Salazar spun around in his computer chair, and even through his goggles Phanya could feel his glare. "No we don't. We need to go southwest now, because we shifted." The trio all stared at him, and Salazar groaned. "Gods, do you kids know anything? We drove into a shift storm, and then we drove out somewhere else. That's what happens when you fuck with the phase shift. Why do you think hunters like the Privateer hunt down phase events from the outside? Because only a complete psychopath would willingly enter the phase shift and risk getting warped somewhere else on the tarmac!"
A beat of silence as the reality slowly sank in. "We… did not know that, Mister Salazar," Tapper eventually said.
The seasoned mercenary looked at the three novice adventurers and slumped down slightly. Either because he realized just how out of their depth they were, or because he just didn't enjoy their building panic, Salazar reeled back the attitude just a little bit. "It could've been a whole lot worse, at least we're still in the same time zone. But yes, we're about a hundred klicks north of your little Fableton."
Phanya took several calming breaths with her hands clasped behind her head. An extra hundred kilometers added to their trip, that was expected to only take a few days, and they had already wasted a day. Nothing to do except do it. And light a few fires to get everyone moving.

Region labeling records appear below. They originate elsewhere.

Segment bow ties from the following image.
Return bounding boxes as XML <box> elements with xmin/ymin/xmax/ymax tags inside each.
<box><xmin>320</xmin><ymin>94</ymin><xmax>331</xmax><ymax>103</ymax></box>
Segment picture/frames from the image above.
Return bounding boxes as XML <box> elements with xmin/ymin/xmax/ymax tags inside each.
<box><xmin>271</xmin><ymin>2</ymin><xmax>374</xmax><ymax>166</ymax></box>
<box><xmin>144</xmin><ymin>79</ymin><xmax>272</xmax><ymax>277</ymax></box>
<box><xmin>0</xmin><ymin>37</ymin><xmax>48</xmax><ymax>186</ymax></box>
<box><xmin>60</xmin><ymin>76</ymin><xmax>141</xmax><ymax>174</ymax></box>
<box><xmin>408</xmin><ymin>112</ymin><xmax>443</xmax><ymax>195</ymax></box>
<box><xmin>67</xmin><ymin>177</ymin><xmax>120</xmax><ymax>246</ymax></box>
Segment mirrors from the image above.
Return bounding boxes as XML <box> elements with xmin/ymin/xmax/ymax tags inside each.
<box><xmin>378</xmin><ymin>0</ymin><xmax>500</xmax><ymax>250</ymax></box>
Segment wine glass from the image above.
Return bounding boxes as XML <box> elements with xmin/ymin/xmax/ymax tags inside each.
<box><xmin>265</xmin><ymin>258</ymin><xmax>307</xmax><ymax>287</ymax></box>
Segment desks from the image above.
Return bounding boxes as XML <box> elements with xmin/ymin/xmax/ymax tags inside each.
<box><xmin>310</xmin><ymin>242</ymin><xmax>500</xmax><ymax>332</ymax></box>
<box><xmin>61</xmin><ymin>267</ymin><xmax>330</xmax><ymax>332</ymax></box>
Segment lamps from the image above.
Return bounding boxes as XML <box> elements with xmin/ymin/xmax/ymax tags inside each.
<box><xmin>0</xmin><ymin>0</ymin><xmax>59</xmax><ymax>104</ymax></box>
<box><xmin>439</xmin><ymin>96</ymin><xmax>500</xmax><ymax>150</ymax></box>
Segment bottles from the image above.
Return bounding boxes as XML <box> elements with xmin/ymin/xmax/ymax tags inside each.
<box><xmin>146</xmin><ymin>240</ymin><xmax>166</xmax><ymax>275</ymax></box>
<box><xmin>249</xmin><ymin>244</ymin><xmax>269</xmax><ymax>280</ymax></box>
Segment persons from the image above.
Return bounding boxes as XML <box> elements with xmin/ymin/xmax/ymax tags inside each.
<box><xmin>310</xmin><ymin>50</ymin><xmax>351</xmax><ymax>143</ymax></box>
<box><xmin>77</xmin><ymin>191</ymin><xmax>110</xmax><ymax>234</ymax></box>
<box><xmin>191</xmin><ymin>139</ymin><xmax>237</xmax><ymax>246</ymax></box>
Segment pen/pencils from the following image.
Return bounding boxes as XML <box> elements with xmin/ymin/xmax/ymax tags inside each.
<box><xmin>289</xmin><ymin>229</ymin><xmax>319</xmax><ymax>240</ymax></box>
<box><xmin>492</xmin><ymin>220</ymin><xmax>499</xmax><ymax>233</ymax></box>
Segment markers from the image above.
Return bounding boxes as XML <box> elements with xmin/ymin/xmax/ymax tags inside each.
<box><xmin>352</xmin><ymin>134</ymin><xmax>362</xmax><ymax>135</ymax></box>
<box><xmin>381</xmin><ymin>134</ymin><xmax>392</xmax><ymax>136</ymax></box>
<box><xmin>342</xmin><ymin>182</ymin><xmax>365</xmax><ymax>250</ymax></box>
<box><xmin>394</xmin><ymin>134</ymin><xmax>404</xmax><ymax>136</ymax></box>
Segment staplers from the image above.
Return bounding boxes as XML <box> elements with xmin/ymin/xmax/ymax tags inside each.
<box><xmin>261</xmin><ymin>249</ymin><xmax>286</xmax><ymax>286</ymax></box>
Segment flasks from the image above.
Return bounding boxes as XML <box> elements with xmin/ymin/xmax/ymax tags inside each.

"You!" she suddenly snapped, pointing a finger at Ricky. He was starting to rebuild his gizmo, and the gears all went flying again. "Forget the trinket, you're driving. You!" The finger swiveled to Salazar, who recoiled as if she had slapped him. "You're copilot, tell him where to drive. You!" The finger leveled on Tapper, but he did not flinch under its power. His eyebrows just wiggled, happy anytime he's involved with group instructions. "You're watching him, do NOT let our 'compatriot' touch the steering wheel. We're driving straight to Neudopolis, and we are not stopping unless we absolutely have to. Everything else we do in shifts."
Tapper's arm snapped up in a crisp salute. "Aye-aye, Phanya! What will your duty be?"
"As for me…" Phanya looked down the long interior of the conjoined car. The cot looked like it hadn't been properly cleaned in far too long, but it also looked like the first bed she had seen in a lifetime. "I'm taking the first sleeping shift."
Salazar followed her gaze and sputtered. "The fuck? That's my bed!" Phanya snapped back around, and this time her withering glare really did carry the energy of a teacher at the very end of her rope. He instantly backed down and put up his hands. "Fine sure, whatever. Take my bed, like everything else."
He was still muttering about everything and everyone around him when Phanya finally managed to fall asleep.